▸ TO BE DONE
Change every "white ranunculus" in the items below to "white buttercup", leaving everything else unchanged.

(Items from a data source)
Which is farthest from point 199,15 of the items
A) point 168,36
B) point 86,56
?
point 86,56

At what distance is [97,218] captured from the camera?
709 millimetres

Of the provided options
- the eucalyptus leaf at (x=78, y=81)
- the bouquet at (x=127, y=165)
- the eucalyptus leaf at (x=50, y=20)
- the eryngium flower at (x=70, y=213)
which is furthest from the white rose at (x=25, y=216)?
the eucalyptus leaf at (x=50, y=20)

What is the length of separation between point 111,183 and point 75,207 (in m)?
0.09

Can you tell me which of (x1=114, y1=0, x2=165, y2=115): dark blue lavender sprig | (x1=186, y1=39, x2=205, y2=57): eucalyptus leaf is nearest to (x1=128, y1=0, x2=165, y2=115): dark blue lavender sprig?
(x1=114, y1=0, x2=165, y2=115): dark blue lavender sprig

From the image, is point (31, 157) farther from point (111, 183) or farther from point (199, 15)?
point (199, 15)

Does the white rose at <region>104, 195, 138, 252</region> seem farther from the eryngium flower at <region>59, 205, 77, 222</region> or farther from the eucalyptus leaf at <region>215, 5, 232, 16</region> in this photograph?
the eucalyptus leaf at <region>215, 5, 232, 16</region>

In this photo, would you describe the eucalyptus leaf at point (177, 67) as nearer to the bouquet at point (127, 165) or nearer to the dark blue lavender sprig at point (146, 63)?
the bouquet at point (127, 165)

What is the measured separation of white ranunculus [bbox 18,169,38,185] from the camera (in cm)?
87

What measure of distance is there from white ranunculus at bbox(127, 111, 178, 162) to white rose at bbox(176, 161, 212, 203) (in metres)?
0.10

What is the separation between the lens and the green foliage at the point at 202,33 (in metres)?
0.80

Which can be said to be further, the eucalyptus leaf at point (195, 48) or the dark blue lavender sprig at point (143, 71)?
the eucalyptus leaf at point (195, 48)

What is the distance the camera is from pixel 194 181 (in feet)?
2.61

▸ FINISHED TASK
Which is farthest from point 199,15 of the items
A) point 168,36
B) point 86,56
?
point 86,56

At what distance is [97,218] captured from the camera?
709 millimetres

Of the provided options
- the eucalyptus leaf at (x=78, y=81)
- the bouquet at (x=127, y=165)
- the eucalyptus leaf at (x=50, y=20)
- the eryngium flower at (x=70, y=213)
which is furthest from the white rose at (x=25, y=216)?
the eucalyptus leaf at (x=50, y=20)

What is the length of separation between point 111,183 and point 75,207 (in m)?
0.09

Can you tell me which of (x1=114, y1=0, x2=165, y2=115): dark blue lavender sprig | (x1=186, y1=39, x2=205, y2=57): eucalyptus leaf is nearest to (x1=128, y1=0, x2=165, y2=115): dark blue lavender sprig?
(x1=114, y1=0, x2=165, y2=115): dark blue lavender sprig

From the image, is point (31, 157) farther from point (111, 183) or farther from point (199, 15)?
point (199, 15)

Does the white rose at <region>104, 195, 138, 252</region> seem farther from the eryngium flower at <region>59, 205, 77, 222</region> or farther from the eucalyptus leaf at <region>215, 5, 232, 16</region> in this photograph?
the eucalyptus leaf at <region>215, 5, 232, 16</region>

In this photo, would you describe the eucalyptus leaf at point (177, 67) as nearer to the bouquet at point (127, 165) or nearer to the dark blue lavender sprig at point (146, 63)?
the bouquet at point (127, 165)

What is the measured separation of white buttercup [bbox 18,169,38,185] from the camera (in cm)?
87

What measure of distance is there from white buttercup at bbox(127, 111, 178, 162) to white rose at bbox(176, 161, 212, 203) (in metres)?
0.10

What is the separation between the lens and the green foliage at the point at 202,33 (in metres)?
0.80

Which can be said to be further, the eucalyptus leaf at point (195, 48) or the dark blue lavender sprig at point (143, 71)?
the eucalyptus leaf at point (195, 48)

What is the distance the camera is from pixel 194 181 (in feet)?
2.61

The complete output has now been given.